When Irony irons in the wrinkles in Free Indirect Style (i.e., Pynchon)

alice wellintown alicewellintown at gmail.com
Wed Apr 24 20:29:27 CDT 2013


If so, this, and the fact that Wood keeps reading P, suggests that Wood
does get P and P gets Wood. Of course, W gets the better of P because the
parade of paranoids perforating with unreality the truths of P's books are
aesthetically satisfying to W, otherwise he wouldn't bother contrasting P
with James, but P can't get much nearly as much from W because W has little
o nothing to teach the old slow learner about how fiction

On Wednesday, April 24, 2013, wrote:

> P does extract a measure of revenge with Pugnax, no? Not saying he's an
> exact match, but his refined tastes, A' and that gleam in his eye...
>
>
> -----Original Message-----
> From: alice wellintown <alicewellintown at gmail.com>
> To: pynchon -l <pynchon-l at waste.org>
> Sent: Wed, Apr 24, 2013 6:24 pm
> Subject: When Irony irons in the wrinkles in Free Indirect Style (i.e.,
> Pynchon)
>
> Wood is a Formalist, so critiques of his readings of P and others, like
> DFW, or of his debate with other formalists or
> with ex-formalists-cum-structuralist (i.e., Barthes) are useful when they
> acknowledge this and take him on on his own terms.

*Data provided*.

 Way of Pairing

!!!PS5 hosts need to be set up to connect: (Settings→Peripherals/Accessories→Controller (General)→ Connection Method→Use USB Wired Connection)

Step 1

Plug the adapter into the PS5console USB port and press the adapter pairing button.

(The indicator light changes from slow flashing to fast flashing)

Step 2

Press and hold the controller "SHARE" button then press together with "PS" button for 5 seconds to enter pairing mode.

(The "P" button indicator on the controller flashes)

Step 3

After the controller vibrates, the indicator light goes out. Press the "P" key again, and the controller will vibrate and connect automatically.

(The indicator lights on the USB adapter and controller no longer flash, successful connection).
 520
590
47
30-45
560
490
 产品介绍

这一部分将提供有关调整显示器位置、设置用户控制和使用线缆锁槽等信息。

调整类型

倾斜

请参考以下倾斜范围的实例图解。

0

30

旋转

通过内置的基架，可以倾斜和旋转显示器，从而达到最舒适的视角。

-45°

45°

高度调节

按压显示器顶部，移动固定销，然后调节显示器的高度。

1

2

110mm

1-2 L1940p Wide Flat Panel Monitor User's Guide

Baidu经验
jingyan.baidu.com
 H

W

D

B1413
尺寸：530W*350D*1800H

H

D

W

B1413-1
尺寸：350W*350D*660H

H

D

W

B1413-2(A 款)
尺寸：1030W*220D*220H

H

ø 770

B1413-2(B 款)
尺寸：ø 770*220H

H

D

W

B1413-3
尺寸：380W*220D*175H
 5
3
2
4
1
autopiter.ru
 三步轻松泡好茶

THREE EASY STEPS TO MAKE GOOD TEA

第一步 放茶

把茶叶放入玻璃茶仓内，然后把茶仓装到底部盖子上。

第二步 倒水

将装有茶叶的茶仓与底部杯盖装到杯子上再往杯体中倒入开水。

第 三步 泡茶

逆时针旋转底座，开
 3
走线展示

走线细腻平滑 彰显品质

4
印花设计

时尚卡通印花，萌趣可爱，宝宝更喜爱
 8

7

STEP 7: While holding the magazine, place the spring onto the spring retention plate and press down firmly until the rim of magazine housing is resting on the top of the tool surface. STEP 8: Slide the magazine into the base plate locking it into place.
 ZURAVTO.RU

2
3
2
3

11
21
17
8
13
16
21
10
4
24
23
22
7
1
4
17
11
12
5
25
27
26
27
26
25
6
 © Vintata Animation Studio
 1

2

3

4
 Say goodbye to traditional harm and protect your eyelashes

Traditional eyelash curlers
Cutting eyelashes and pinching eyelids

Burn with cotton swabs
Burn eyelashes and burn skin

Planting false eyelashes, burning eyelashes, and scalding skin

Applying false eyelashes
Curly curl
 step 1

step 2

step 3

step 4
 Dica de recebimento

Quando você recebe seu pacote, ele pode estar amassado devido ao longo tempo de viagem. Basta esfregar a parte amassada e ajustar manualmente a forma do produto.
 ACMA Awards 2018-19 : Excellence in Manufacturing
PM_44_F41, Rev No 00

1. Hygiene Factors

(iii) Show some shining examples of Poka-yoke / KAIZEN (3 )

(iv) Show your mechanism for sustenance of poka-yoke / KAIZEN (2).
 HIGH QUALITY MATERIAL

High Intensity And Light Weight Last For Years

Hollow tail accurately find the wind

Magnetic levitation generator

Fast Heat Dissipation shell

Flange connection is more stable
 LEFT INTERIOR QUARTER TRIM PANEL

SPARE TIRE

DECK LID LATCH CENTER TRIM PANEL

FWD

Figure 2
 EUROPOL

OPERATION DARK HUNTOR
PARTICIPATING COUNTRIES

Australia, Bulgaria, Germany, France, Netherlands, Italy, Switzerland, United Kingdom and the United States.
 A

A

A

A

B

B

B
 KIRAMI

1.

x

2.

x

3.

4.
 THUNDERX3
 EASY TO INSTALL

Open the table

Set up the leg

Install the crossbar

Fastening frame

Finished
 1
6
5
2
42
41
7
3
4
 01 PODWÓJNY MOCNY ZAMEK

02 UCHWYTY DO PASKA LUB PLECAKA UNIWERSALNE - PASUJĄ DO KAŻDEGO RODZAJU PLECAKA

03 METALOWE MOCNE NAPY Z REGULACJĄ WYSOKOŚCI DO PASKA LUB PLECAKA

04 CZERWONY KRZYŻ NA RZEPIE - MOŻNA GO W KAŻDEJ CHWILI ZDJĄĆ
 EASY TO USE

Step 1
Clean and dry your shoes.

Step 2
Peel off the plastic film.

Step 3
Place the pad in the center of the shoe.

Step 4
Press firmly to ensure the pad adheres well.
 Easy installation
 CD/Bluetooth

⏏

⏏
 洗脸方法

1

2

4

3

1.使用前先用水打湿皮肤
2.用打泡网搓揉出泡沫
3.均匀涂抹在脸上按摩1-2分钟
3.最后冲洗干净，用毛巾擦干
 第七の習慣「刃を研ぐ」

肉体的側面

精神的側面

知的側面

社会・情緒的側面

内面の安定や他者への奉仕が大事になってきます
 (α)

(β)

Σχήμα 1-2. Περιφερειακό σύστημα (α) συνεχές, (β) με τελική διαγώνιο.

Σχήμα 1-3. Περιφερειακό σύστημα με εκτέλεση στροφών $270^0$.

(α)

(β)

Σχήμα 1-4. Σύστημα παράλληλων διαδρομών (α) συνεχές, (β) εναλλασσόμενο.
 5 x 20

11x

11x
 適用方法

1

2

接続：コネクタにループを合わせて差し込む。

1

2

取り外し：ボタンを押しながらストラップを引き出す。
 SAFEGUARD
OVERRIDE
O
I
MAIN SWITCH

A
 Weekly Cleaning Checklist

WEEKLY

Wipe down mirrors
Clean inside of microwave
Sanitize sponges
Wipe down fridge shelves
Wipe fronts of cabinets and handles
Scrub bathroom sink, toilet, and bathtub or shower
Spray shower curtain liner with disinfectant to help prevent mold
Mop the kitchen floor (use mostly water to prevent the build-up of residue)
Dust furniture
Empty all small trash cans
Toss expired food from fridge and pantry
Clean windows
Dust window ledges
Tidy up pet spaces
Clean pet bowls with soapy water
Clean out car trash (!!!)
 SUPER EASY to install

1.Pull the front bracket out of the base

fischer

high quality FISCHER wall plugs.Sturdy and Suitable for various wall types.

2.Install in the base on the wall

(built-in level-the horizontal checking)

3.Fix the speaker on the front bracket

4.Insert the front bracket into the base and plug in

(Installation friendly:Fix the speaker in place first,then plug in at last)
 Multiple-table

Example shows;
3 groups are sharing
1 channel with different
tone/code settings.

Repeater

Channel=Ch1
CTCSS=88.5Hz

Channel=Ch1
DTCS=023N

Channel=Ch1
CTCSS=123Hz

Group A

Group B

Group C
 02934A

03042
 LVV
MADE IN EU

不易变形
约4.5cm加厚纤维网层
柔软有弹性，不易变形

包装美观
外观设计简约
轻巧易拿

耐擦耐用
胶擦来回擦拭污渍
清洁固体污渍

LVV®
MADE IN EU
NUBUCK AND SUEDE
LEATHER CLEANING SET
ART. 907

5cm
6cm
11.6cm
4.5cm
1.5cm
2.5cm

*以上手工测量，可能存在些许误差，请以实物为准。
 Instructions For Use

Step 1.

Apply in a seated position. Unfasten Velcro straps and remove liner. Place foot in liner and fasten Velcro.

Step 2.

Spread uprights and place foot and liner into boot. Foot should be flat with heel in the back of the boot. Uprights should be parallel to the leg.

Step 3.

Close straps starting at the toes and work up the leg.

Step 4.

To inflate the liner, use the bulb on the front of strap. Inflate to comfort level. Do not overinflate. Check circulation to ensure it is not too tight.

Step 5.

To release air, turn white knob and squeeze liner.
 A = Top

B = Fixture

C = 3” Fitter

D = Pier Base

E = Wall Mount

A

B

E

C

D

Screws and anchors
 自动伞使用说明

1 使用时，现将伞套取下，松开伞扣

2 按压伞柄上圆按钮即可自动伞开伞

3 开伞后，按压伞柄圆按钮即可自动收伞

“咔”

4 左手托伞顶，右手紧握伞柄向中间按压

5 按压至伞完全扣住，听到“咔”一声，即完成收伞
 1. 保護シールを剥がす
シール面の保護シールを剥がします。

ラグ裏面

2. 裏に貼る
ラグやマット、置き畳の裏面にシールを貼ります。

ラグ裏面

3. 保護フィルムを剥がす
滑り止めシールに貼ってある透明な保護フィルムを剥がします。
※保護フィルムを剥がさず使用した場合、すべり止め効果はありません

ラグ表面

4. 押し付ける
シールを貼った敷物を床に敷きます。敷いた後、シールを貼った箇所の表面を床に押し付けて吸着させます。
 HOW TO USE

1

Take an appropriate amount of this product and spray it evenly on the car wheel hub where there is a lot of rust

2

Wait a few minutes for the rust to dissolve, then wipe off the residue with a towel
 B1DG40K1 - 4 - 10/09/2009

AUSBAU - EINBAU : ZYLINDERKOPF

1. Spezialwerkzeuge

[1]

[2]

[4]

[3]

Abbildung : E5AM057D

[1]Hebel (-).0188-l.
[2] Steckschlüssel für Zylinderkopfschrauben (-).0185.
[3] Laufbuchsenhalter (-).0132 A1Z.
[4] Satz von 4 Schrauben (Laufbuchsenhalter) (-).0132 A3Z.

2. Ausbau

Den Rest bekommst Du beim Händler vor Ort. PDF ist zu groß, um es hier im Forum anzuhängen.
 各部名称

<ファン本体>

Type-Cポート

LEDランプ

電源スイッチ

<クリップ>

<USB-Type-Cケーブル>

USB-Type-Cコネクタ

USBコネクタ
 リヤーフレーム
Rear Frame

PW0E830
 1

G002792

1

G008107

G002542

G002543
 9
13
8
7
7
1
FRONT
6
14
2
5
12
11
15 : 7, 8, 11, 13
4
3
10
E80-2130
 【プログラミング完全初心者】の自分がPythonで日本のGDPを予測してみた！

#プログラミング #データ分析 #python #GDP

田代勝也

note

*Task requirements*.
[A] In the mailing-list post, what does Wood's critic call him?
[B] Please reproduce the stretch of the mailing-list post from "If so, this, and" through "in his eye...".
The material has no role here.

*Replies*.
[A] A Formalist.

[B]
If so, this, and the fact that Wood keeps reading P, suggests that Wood
does get P and P gets Wood. Of course, W gets the better of P because the
parade of paranoids perforating with unreality the truths of P's books are
aesthetically satisfying to W, otherwise he wouldn't bother contrasting P
with James, but P can't get much nearly as much from W because W has little
o nothing to teach the old slow learner about how fiction

On Wednesday, April 24, 2013, wrote:

> P does extract a measure of revenge with Pugnax, no? Not saying he's an
> exact match, but his refined tastes, A' and that gleam in his eye...